_Aim of the exercise:_ Repeat the lines beginning at the one with "What is the distance from" and running to the end of the material, keeping the first and last of them, exactly as they appear.
──────── Stored rows ────────
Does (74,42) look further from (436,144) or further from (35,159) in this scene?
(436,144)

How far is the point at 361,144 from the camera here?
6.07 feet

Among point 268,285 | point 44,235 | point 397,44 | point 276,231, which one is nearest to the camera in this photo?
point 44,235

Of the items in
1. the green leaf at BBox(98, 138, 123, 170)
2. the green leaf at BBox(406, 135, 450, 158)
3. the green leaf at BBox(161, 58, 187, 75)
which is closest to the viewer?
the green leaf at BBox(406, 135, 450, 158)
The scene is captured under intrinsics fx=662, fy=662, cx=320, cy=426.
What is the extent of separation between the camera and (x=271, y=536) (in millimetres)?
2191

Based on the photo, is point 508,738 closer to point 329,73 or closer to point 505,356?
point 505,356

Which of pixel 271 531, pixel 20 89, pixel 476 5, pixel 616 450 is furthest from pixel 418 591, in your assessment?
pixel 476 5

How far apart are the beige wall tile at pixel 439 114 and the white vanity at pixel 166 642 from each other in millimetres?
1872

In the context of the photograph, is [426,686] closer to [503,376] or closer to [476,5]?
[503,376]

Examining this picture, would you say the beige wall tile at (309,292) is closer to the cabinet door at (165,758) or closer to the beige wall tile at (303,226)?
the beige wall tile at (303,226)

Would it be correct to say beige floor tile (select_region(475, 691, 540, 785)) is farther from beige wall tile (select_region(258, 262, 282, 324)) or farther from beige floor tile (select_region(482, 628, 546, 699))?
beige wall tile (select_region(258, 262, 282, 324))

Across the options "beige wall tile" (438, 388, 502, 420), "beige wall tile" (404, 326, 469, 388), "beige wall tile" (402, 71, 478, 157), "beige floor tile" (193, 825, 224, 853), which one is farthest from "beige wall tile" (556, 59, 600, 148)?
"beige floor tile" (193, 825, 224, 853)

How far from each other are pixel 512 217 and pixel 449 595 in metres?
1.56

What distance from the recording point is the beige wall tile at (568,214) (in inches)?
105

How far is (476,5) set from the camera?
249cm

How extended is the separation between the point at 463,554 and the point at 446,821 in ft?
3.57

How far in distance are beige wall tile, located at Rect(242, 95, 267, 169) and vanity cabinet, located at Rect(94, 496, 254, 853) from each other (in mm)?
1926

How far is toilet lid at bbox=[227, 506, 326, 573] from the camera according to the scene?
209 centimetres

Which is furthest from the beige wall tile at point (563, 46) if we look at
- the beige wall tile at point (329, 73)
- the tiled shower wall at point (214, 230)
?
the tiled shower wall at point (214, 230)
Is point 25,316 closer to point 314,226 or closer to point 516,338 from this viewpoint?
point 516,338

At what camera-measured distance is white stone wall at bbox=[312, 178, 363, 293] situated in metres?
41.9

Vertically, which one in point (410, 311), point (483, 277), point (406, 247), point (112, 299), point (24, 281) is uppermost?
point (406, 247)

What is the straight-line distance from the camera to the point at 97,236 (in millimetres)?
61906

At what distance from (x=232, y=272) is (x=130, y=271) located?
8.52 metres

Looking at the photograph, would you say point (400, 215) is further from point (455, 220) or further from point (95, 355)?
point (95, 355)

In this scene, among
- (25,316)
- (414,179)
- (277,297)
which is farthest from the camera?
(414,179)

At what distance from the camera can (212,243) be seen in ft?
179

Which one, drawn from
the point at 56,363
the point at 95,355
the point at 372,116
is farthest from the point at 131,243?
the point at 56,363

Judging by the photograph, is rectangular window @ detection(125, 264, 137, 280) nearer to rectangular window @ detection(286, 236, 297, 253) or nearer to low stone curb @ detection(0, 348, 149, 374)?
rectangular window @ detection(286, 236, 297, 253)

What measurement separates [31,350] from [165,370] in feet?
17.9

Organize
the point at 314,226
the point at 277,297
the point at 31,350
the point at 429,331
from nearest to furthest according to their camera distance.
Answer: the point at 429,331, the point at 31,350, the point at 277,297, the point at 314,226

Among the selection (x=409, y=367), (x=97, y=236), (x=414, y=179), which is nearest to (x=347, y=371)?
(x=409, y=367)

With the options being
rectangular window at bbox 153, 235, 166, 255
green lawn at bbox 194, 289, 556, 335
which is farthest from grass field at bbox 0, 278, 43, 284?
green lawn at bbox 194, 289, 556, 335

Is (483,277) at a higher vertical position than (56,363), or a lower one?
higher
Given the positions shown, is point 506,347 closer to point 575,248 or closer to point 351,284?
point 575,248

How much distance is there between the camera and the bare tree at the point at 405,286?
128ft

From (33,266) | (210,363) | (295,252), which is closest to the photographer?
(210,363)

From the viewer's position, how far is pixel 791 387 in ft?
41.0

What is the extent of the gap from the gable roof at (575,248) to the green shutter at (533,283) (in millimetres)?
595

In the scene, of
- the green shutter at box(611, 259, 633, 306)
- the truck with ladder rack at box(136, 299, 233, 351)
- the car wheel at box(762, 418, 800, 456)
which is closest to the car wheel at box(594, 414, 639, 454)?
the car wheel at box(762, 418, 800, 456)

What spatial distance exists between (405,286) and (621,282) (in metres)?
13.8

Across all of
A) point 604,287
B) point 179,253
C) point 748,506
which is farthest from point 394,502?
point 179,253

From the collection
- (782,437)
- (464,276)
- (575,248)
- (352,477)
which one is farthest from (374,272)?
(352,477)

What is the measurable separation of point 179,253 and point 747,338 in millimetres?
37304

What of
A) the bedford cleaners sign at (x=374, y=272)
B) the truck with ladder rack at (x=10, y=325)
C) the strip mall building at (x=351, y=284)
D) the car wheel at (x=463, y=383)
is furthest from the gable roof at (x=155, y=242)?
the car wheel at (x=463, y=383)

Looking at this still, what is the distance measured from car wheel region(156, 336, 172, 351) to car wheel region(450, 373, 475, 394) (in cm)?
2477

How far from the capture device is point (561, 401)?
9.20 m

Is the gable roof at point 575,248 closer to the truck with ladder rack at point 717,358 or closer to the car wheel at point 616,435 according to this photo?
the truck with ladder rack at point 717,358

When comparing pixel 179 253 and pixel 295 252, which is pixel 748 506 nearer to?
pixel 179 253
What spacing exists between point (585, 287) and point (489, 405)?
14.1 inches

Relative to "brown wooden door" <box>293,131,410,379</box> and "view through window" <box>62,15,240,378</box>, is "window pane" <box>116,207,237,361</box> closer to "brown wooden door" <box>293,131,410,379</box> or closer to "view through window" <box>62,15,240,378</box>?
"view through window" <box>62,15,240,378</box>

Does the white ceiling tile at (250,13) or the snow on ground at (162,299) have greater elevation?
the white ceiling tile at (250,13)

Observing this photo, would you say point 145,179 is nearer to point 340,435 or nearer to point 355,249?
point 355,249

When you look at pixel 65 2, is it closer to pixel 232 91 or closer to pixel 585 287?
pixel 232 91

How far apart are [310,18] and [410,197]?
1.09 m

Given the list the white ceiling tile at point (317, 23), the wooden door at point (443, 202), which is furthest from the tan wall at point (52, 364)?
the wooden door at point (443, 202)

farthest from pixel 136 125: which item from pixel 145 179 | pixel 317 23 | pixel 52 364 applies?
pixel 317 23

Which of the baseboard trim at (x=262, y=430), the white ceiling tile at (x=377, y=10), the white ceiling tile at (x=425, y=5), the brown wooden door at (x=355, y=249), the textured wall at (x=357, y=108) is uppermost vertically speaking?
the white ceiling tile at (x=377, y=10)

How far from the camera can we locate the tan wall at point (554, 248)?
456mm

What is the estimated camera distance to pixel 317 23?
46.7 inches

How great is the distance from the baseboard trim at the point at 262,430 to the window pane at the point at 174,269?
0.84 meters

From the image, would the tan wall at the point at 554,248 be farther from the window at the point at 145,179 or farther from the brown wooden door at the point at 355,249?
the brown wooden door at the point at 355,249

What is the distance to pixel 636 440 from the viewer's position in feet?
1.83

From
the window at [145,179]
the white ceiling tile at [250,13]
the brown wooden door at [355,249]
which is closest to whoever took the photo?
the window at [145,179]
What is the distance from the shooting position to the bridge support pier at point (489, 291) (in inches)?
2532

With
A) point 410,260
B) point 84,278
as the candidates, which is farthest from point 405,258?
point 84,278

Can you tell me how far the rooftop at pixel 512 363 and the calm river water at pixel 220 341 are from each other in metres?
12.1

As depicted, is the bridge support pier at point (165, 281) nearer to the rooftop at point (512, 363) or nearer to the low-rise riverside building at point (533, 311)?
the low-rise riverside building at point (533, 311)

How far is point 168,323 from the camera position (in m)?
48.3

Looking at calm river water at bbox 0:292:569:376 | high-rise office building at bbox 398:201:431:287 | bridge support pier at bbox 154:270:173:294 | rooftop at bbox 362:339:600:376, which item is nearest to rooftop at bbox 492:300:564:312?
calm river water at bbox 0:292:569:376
────────
_Problem solution:_
What is the distance from the shooting position to the bridge support pier at point (489, 291) (in inches)?
2532

With
A) point 410,260
B) point 84,278
as the candidates, which is farthest from point 405,258?
point 84,278

Can you tell me how far the rooftop at pixel 512 363 and the calm river water at pixel 220 341 are from each other in metres?
12.1

As depicted, is the bridge support pier at point (165, 281) nearer to the rooftop at point (512, 363) or nearer to the low-rise riverside building at point (533, 311)?
the low-rise riverside building at point (533, 311)

How far is point 168,323 from the camera position (in m)?
48.3

Looking at calm river water at bbox 0:292:569:376 | high-rise office building at bbox 398:201:431:287 | bridge support pier at bbox 154:270:173:294 | rooftop at bbox 362:339:600:376, which item is nearest to rooftop at bbox 492:300:564:312?
calm river water at bbox 0:292:569:376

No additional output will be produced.